A factory makes lamps. The probability that a lamp is defective is 0.05. A random sample of 30 lamps is tested.

Find the probability that there is at least one defective lamp in the sample.

A factory makes lamps. The probability that a lamp is defective is 0.05. A random sample of 30 lamps is tested.

Given that there is at least one defective lamp in the sample, find the probability that there are at most two defective lamps.

evidence of recognizing binomial (seen anywhere)     (M1)

e.g. \({\rm{B}}(n{\text{, }}p)\), \({0.95^{30}}\)

finding \({\rm{P}}(X = 0) = 0.21463876\)     (A1)

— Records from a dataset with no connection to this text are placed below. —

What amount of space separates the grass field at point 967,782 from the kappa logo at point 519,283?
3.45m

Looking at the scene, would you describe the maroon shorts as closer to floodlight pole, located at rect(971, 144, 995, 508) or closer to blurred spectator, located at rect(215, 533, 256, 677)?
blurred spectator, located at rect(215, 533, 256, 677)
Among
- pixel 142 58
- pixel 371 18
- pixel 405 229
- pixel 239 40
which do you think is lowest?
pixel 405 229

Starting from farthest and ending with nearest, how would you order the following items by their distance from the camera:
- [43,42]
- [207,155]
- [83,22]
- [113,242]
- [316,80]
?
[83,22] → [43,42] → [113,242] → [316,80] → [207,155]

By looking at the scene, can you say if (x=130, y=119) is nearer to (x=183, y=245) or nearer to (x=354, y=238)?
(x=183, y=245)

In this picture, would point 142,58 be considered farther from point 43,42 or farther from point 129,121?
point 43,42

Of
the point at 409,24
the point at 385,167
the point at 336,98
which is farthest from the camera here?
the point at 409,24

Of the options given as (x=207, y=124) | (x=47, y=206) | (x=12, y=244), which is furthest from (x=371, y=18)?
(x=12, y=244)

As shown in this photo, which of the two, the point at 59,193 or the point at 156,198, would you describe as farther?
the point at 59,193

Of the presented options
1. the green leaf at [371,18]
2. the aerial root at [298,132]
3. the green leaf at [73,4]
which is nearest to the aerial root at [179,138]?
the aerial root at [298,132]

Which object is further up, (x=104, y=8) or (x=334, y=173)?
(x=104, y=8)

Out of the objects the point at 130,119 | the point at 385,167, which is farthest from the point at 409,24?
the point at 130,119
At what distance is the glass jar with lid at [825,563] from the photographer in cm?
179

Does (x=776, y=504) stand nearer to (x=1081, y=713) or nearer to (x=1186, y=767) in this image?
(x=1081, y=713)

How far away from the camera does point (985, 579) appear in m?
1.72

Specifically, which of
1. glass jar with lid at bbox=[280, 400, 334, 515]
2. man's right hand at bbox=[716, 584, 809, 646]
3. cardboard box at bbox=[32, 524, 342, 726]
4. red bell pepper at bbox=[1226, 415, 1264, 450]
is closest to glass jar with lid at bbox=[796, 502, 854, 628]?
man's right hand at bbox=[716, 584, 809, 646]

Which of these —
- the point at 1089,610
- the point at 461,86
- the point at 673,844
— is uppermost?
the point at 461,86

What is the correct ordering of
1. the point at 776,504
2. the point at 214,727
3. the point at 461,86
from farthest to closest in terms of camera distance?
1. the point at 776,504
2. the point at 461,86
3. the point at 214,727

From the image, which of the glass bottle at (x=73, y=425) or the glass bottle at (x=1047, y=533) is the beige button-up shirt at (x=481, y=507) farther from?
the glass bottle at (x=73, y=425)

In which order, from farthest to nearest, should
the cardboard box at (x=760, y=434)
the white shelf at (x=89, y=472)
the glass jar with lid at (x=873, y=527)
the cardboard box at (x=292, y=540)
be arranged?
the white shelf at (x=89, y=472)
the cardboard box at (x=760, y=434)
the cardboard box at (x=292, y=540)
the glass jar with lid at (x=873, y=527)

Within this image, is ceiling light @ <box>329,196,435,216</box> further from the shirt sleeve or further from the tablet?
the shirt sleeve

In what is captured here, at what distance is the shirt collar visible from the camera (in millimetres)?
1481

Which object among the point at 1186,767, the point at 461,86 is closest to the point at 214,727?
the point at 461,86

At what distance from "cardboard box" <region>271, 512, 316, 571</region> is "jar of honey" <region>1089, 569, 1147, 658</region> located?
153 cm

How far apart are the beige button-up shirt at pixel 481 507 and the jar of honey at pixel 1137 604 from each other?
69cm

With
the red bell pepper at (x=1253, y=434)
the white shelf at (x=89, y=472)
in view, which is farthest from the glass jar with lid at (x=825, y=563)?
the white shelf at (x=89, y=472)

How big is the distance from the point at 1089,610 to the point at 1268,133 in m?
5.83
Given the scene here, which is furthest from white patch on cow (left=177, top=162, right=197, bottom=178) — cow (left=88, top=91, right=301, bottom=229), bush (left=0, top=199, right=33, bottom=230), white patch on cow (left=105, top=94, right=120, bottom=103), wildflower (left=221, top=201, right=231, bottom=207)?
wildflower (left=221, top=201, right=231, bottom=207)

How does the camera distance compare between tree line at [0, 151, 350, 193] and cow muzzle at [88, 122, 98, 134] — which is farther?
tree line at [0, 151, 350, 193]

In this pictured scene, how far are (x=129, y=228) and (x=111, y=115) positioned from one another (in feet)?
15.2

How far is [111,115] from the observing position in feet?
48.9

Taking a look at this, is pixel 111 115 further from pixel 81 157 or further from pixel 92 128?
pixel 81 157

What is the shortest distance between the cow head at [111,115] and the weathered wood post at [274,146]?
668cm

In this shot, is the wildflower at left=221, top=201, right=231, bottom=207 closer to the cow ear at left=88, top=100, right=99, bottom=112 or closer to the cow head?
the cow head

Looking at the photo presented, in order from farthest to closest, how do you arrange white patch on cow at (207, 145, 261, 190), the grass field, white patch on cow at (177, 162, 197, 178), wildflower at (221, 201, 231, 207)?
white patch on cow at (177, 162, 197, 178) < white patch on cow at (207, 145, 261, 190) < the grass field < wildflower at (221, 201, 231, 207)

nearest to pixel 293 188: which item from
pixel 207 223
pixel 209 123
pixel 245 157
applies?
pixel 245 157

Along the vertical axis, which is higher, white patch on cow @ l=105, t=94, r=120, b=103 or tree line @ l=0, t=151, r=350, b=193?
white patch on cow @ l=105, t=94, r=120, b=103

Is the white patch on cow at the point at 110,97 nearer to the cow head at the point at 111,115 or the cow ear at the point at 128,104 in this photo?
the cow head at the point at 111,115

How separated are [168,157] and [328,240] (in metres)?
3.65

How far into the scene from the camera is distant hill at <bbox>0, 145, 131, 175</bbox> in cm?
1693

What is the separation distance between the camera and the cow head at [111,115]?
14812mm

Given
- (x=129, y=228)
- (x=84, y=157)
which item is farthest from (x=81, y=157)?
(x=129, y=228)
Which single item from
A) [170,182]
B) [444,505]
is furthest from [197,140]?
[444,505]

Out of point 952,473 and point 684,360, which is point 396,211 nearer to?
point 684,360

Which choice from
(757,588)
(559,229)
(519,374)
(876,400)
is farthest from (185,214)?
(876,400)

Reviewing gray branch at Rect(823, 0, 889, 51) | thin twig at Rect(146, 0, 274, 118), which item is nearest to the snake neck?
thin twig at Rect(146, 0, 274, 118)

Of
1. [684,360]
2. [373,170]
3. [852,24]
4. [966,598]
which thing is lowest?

appropriate approach     (M1)

e.g. complement, summing probabilities

\(0.785361\)

probability is \(0.785\)     A1     N3

[4 marks]

identifying correct outcomes (seen anywhere)     (A1)

e.g. \({\rm{P}}(X = 1) + {\rm{P}}(X = 2)\) , 1 or 2 defective, \(0.3389 \ldots  + 0.2586 \ldots \)

recognizing conditional probability (seen anywhere)     R1

e.g. \({\rm{P}}(A|B)\) , \({\rm{P}}(X \le 2|X \ge 1)\) , P(at most 2|at least 1)

appropriate approach involving conditional probability     (M1)

e.g. \(\frac{{{\rm{P}}(X = 1) + {\rm{P}}(X = 2)}}{{{\rm{P}}(X \ge 1)}}\) , \(\frac{{0.3389 \ldots  + 0.2586 \ldots }}{{0.785 \ldots }}\) , \(\frac{{1{\text{ or }}2}}{{0.785}}\)

\(0.760847\)

probability is \(0.761\)     A1     N2

[4 marks]

Although candidates seemed more confident in attempting binomial probabilities than in previous years, some of them failed to recognize the binomial nature of the question in part (a). Many knew that the complement was required, but often used \(1 - {\rm{P}}(X = 1)\) or  \(1 - {\rm{P}}(X \le 1)\) instead of \(1 - {\rm{P}}(X = 0)\) .

Part (b) was poorly answered. While some candidates recognized that it was a conditional probability, very few were able to correctly apply the formula, identify the outcomes and follow on to achieve the correct result.

Only a few could find the intersection of the events correctly. Several thought the numerator was a product (i.e. \({\rm{P}}({\text{at most 2}}) \times {\rm{P({\text{at least 1}})}}\)), and then cancelled common factors with the denominator. Others realized that \(x = 1\) and \(x = 2\) were required but multiplied their probabilities.

This was the most commonly missed out question from Section A.